TASK TO CARRY OUT:
In the Limpopo text below, condense the paragraph that begins "Positioned on the Tropic of Capricorn" into a single sentence that keeps its main facts.

TEXT SHOWN:
■ ■ ■

Named after the important river flowing along its northern border, Limpopo is all about the beauty of the untamed wilderness. Its location makes it the one of the best entrances to Africa, and South Africa’s link to other countries in the sub-Saharan African region.
Positioned on the Tropic of Capricorn, Limpopo enjoys a pleasant climate and lots of sunshine all year long. Winters are dry and mild, while summers are long and pleasant, though it can get stiflingly hot at times. Short thunderstorms in the late afternoon are not unusual.
A popular destination famed for its breathtaking natural scenery and lush wildlife, Limpopo is also a treasure trove of historical and cultural relics. Getting around is a breeze since you’ll be traveling on fast, safe roads.
If you’ve come to South Africa for a chance to encounter the Big 5 (lion, African elephant, Cape buffalo, black rhinoceros, leopard), then you’re in the right place. The vast plains of South Africa’s largest game reserve, Kruger National Park, are right here. There are also some privately owned game reserves with plush accommodations along the park’s western border. Other interesting natural areas in the province include the endangered species refuge of Lapalala, the Modjadji Cycad Nature Reserve, and the forest trails of the Soutpansberg mountain range, home to majority of the world’s leopards. Limpopo is also blessed with hot mineral springs, waterfalls, and sparkling trout waters.
Limpopo is also known for its interesting history and its colourful local culture full of myths and legends. The Balobedu people believe that their Modjadji, or Rain Queen, has the special power to summon the rains. Though there isn’t a currently reigning Rain Queen (the last one died in June 2005), the legend goes on.
Other legendary places and rituals that enrich Limpopo’s local culture include the domba dance performed as an initiation rite for young girls, the holy Vondo forest in which the royal burial sites are found, and Lake Funduzi, which is believed to be protected by a python god. Most of Limpopo’s ancient forests abound with important ruins and relics, some from the Stone and Iron Ages.
Most of the regions in the province are malaria-free. However, it’s still advisable to take anti-malarial medication at least a week before you plan to visit the areas near the Zimbabwean border and the lowveld area near Mozambique.
Limpopo’s capital, Polokwane, was once known as Pietersburg. Characterized by wide streets lined with jacaranda and coral trees, elegant historical buildings, sparkling fountains, beautiful parks, and museums, Polokwane is not only Limpopo’s cultural hub, but the centre of its commercial, agricultural, and trading industries as well.
Polokwane is also one of the country’s top ecotourism destinations and its premiere hunting destination. The city itself is quite modern, with wide, well-maintained roads, top-notch hospitals, hotels, and a shopping centre. The city’s economy thrives on its tourism, mining, agricultural, and manufacturing industries. Polokwane is blessed with a year-round pleasant climate.
Some tourist attractions worth visiting in Polokwane include: the Eersteling mountain—the site of South Africa’s first gold power plant and first gold crushing site, and the Irish Green House, whose Polokwane Museum houses prehistoric exhibits such as fossils and the artefacts of early hominid settlements.

■ ■ ■

DATA TO EXAMINE:

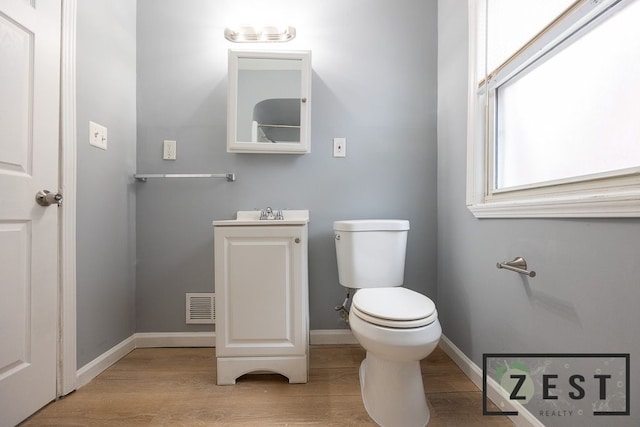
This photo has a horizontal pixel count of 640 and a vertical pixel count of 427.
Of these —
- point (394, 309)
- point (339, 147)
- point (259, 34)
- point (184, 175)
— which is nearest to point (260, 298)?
point (394, 309)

■ ■ ■

ANSWER TO THIS EXERCISE:
Limpopo lies on the Tropic of Capricorn and has a pleasant, sunny climate all year, with dry, mild winters, long and pleasant summers that can get stiflingly hot at times, and short late-afternoon thunderstorms that are not unusual.